Very valid point balvenie. Lots of other wisdom written here today also. I agree with your backward idea Podster. Makes a lot of sense to me. ha-ha
As a solo woman, now retired, this brings up a lot of painful reminders .......snoring, partnership, and all those wonderful points of being part of a couple....something I have been without for nearly two decades now. Wow - how quickly time passes.
As for retiring, I made my "Bucket List" - 9 years ago and long before a movie by the same name was released or even written. Regardless of gender or marital status, one needs to have some kind of plan for those years after retirement.
I love this thread!!! My husband retired a year ago and I had been retired for 2.5 and love it. i am poor but love it.
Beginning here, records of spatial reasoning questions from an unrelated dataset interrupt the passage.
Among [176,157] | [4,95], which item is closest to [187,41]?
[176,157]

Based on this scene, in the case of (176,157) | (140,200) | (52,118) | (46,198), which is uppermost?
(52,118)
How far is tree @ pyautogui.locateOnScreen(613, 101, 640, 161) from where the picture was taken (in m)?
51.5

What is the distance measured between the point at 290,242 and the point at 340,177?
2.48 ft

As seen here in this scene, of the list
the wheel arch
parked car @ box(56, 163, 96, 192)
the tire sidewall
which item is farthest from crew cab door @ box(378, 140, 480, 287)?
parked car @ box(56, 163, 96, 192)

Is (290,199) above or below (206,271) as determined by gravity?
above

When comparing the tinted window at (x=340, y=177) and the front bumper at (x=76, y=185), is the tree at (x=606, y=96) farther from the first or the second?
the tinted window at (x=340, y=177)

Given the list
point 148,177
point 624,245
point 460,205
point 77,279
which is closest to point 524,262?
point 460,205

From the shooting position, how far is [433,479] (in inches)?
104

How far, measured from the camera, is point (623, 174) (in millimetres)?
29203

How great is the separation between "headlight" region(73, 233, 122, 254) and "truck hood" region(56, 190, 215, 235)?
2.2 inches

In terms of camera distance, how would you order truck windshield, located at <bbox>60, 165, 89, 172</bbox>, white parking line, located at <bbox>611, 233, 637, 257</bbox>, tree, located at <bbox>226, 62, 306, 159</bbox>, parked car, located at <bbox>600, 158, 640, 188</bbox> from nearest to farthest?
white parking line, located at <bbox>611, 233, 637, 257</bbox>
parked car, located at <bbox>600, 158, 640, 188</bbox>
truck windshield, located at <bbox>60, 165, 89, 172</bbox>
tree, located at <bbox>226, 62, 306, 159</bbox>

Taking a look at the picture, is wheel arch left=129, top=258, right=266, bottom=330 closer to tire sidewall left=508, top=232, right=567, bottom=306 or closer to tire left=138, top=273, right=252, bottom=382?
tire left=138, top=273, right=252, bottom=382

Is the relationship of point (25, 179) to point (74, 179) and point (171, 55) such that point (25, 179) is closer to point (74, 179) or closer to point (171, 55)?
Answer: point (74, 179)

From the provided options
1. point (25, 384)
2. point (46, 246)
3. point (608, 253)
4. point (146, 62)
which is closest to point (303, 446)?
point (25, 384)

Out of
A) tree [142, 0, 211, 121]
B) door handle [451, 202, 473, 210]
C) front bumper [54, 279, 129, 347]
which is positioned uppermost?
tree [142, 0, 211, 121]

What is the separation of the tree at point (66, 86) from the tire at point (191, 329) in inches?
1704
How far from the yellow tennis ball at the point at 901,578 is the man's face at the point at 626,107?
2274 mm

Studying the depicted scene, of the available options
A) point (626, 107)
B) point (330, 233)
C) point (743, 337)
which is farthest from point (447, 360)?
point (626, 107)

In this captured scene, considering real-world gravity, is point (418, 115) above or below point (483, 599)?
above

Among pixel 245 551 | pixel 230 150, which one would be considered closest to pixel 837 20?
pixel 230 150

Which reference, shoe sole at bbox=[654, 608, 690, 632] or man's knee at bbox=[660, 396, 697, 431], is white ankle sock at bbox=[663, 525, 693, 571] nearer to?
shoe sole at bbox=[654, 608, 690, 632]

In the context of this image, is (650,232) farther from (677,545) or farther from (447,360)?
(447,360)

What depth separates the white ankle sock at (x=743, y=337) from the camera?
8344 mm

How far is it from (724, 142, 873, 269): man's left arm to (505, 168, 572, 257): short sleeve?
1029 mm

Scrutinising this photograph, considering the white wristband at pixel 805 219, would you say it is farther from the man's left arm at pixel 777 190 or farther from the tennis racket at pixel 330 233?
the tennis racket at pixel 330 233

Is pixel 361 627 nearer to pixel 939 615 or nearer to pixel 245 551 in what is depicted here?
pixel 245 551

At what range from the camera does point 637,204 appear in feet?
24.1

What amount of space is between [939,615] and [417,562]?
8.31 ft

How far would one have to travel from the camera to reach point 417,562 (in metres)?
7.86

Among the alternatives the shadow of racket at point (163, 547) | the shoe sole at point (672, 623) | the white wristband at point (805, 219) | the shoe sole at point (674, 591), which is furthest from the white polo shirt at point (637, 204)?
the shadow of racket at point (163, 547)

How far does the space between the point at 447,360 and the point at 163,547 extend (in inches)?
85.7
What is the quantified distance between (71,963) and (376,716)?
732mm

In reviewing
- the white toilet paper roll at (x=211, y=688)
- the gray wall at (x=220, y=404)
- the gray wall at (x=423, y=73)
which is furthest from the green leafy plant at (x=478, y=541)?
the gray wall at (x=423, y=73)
Big adjustment!!! Dh drives me crazy for a while but now after retirement he plays golf 4-6 days a week and so i have a lot of time alone. He loves to clear the garage and had donated 60 pairs of my shoes once and threatened to kick him out of the house if he does it again. I had to compromise that I clean my closet everytime our church has a garage sale and it had worked.
This message was edited May 9, 2009 1:28 PM
I so enjoy having my DH retired. He's so much happier and he can run the little
errands that were so difficult when we both worked. He takes the cats to the vet.
We used to run home, pack 'em up, go to the vet and get home after 8pm. He
can pick up the odds and ends from the grocery store or whatever so I can come
straight home or skip the trips on the weekend.
Yep - retirement can be wonderful.
Really nice to hear two reports of things working well in the retirement realm.